Speaking of wastes of money, keep in mind the amount spent on special ed. Many of them have a dedicated handler at all times. A tard wrangler there for no other purpose than to make sure that these violent psychopaths don't attack children that are actually trying to learn. Being a tard wrangler is statistically a very dangerous job. When I was in college, I somehow managed to get a job as an "emergency substitute" tard wrangler. Only on call if all the subs with actual qualifications were out. So many were injured so often that they ran out of subs all the time and I actually got pretty steady work.
But now think of all that money wasted on special ed, then consider how many students given "special education" and the absurd costs that come with it aren't actually retarded, but are just assholes who deliberately get themselves diagnoses for made up bullshit like "anxiety" just so they can't get in trouble for anything they do. Nigger, everyone gets anxiety. It's not a disease. But these assholes who do nothing but disrupt are obviously the least anxious people who ever lived. Or maybe they get a diagnosis for "oppositional defiance disorder," which just means they're assholes. But the majority of money that goes into the school system is spent on precisely this type of student. None of this isn't to say that there aren't also the other type, who get misdiagnosed against their will, but they aren't the problem. These students want diagnoses.
One time, on a different internship (my school had two, but one was only for two weeks), it came time for my class's first test. Literally 14/15 boys in the class (and a significant portion of the girls, but not nearly as many) all said "I don't need to take the test! I have a disability!" They all got excepted from the test. They were all very proud to show off their "disability."
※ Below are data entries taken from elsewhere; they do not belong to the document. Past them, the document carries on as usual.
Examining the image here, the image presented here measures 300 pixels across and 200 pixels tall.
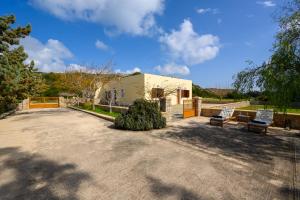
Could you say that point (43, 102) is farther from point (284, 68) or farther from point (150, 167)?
point (284, 68)

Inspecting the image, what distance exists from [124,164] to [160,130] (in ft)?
14.7

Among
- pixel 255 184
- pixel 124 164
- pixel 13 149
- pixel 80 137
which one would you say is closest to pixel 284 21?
pixel 255 184

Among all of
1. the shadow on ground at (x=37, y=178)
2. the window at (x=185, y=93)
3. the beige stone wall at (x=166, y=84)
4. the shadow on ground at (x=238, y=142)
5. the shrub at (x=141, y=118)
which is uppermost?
the beige stone wall at (x=166, y=84)

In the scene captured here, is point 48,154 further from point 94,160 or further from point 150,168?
point 150,168

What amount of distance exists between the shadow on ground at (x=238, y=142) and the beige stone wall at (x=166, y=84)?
10.6m

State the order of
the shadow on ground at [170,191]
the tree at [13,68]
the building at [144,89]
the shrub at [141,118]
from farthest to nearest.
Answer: the building at [144,89]
the tree at [13,68]
the shrub at [141,118]
the shadow on ground at [170,191]

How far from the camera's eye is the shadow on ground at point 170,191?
3449 millimetres

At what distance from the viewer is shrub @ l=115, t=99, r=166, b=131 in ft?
30.3

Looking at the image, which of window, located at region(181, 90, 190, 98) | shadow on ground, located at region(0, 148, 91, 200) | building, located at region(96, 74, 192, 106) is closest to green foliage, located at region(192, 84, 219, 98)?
window, located at region(181, 90, 190, 98)

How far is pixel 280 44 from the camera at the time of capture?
6613mm

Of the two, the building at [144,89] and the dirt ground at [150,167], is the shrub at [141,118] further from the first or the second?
the building at [144,89]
Things were moving online even before last year, and I'm very thankful for that. This year has given me a lot of experience working online, which other teachers don't want to do, so I'm hoping that I'll just be able to work from home forever. Then if I ever manage to have my own kids, I can homeschool them. Because under no circumstances would I ever send my kid to school. Public or private, I don't care. To get accredited, they have to be awful, and the pool of licensed teachers they have to choose from is awful.